• Задание: Верните без изменений часть фрагмента о стихотворном конкурсе Брюсова, начиная со слов «К темноте, перед» и далее вплоть до слов «смерти в яйце.».

• Фрагмент документа:
Но Эдмонда не покинет
Дженни даже в небесах.

— Вот бы Вам взять приз — забавно! Представляю себе умиление Брюсова! Допустим, что Брюсов — Сальери, знаете, кто его Моцарт?

— Бальмонт?

— Пушкин!

Приз, данный мне Брюсовым за стихи, представленные в последний час последнего дня (предельный срок был Сочельник) — идея была соблазнительной!

Но — стих на тему! Стих — по заказу! Стих — по мановению Брюсова! И второй камень преткновения, острейший, — я совсем не знала, кто Эдмонда, мужчина или женщина, друг или подруга. Если родительный падеж: кого-чего? — то Эдмонд выходил мужчиной, и Дженни его не покинет, если же именительный падеж: кто-что? — то Эдмонда — женщина и не покинет свою подругу Дженни. Камень устранился легко. Кто-то, рассмеявшись и не поверив моему невежеству, раскрыл мне Пушкина на «Пире во время чумы» и удостоверил мужественность Эдмонда. Но время было упущено: над Москвой, в звездах и хлопьях, оползал Сочельник.

К темноте, перед самым зажжением елок, я стояла на углу Арбатской площади и передавала седому посыльному в красной шапке конверт, в котором еще конверт, в котором еще конверт. На внешнем был адрес Брюсова, на втором (со стихами) девиз (конкурс был тайный, с обнаружением автора лишь по присуждении приза), на третьем — тот же девиз; с пометкой: имя и адрес. Нечто вроде моря-окияна, острова Буяна и Кащеевой смерти в яйце.

• Сохранённые данные:
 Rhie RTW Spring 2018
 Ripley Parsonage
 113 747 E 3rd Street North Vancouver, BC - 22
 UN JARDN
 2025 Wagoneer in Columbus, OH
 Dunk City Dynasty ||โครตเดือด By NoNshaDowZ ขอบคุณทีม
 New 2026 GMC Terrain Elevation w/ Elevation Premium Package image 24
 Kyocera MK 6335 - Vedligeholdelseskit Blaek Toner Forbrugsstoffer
...
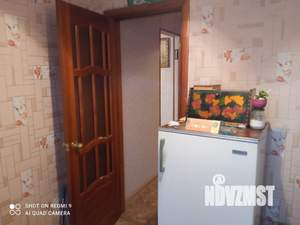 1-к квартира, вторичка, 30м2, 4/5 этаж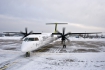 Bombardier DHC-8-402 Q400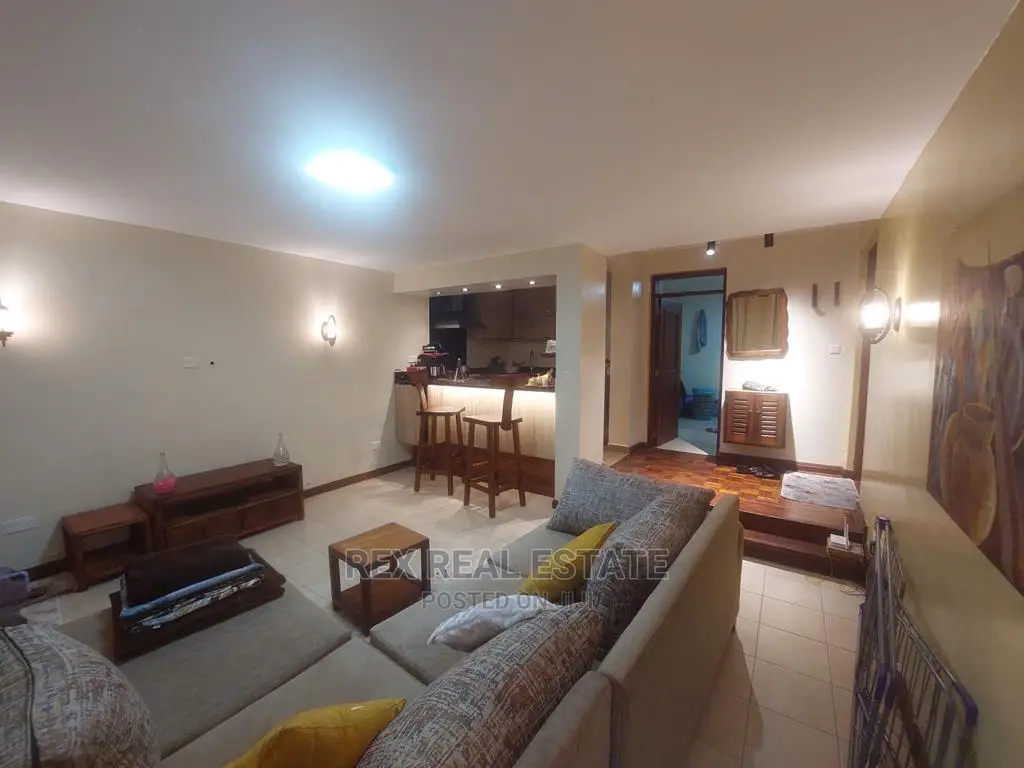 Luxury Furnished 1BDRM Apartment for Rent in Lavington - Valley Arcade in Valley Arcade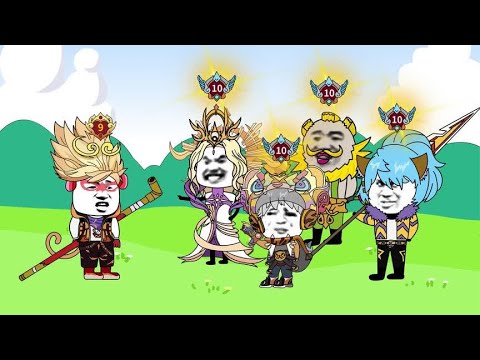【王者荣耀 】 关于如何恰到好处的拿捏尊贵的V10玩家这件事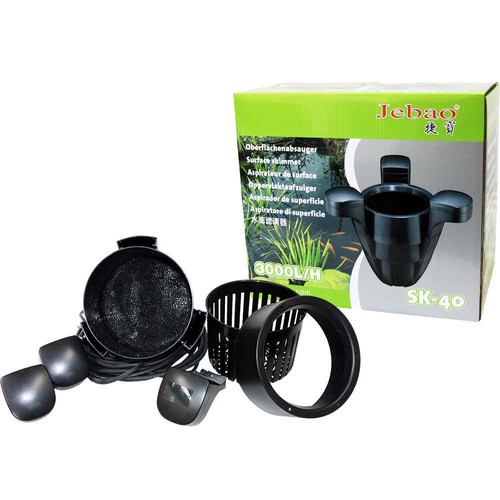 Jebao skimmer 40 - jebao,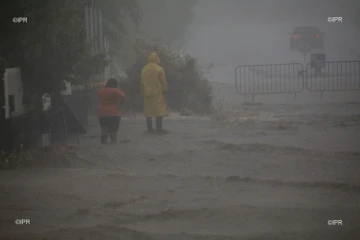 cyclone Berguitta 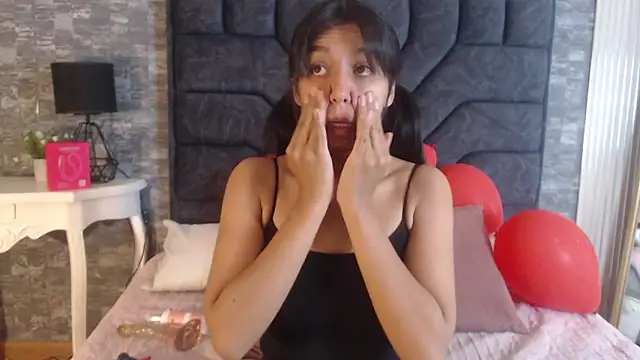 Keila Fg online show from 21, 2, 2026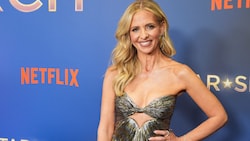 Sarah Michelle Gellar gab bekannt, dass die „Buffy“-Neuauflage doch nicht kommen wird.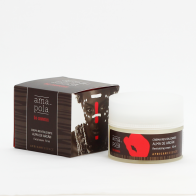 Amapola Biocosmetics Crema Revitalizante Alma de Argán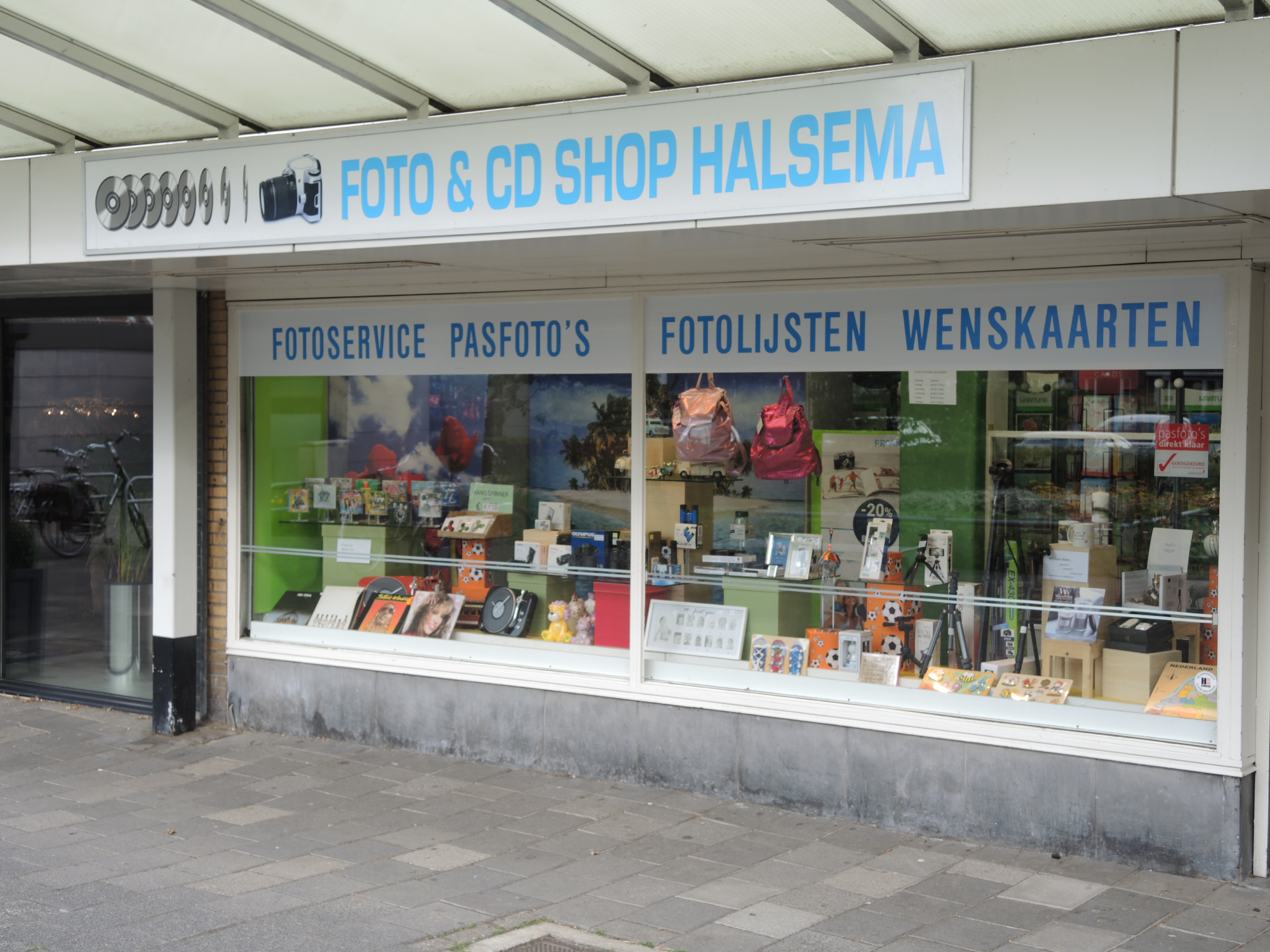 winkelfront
...
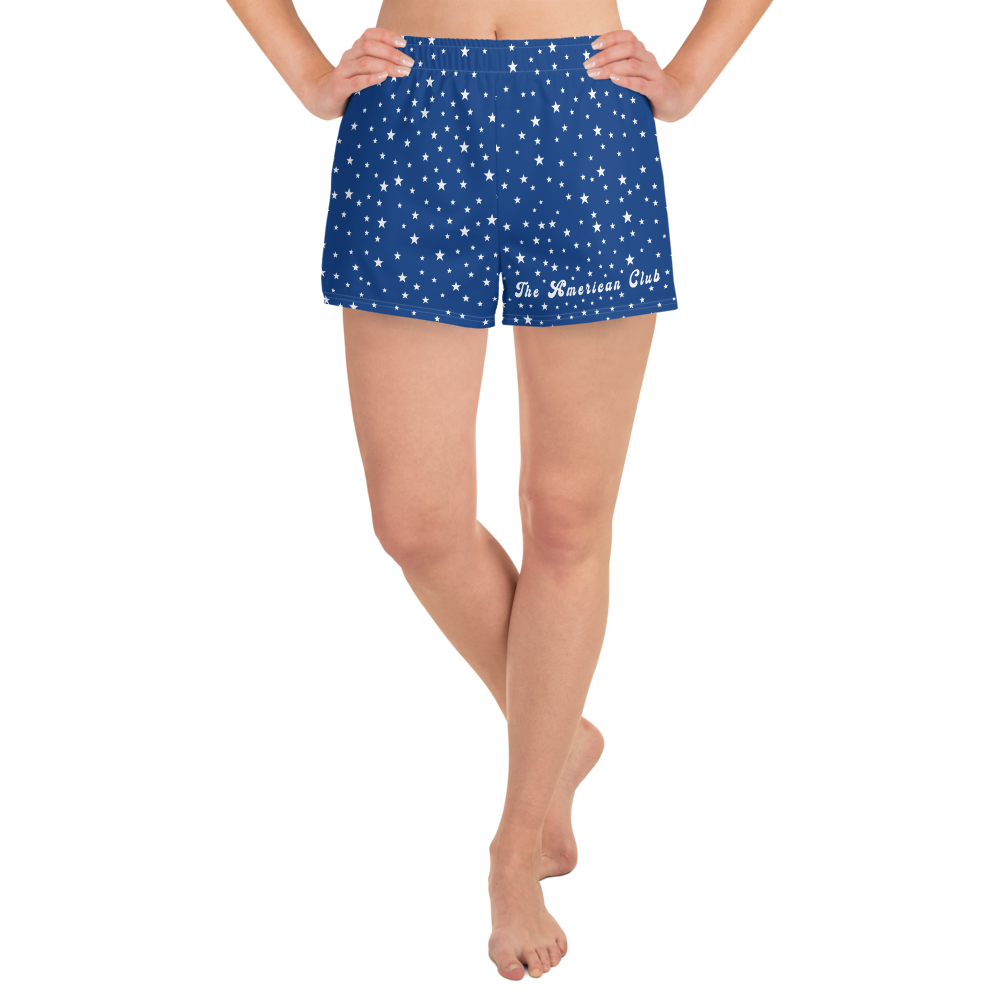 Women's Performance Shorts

• Результат:
К темноте, перед самым зажжением елок, я стояла на углу Арбатской площади и передавала седому посыльному в красной шапке конверт, в котором еще конверт, в котором еще конверт. На внешнем был адрес Брюсова, на втором (со стихами) девиз (конкурс был тайный, с обнаружением автора лишь по присуждении приза), на третьем — тот же девиз; с пометкой: имя и адрес. Нечто вроде моря-окияна, острова Буяна и Кащеевой смерти в яйце.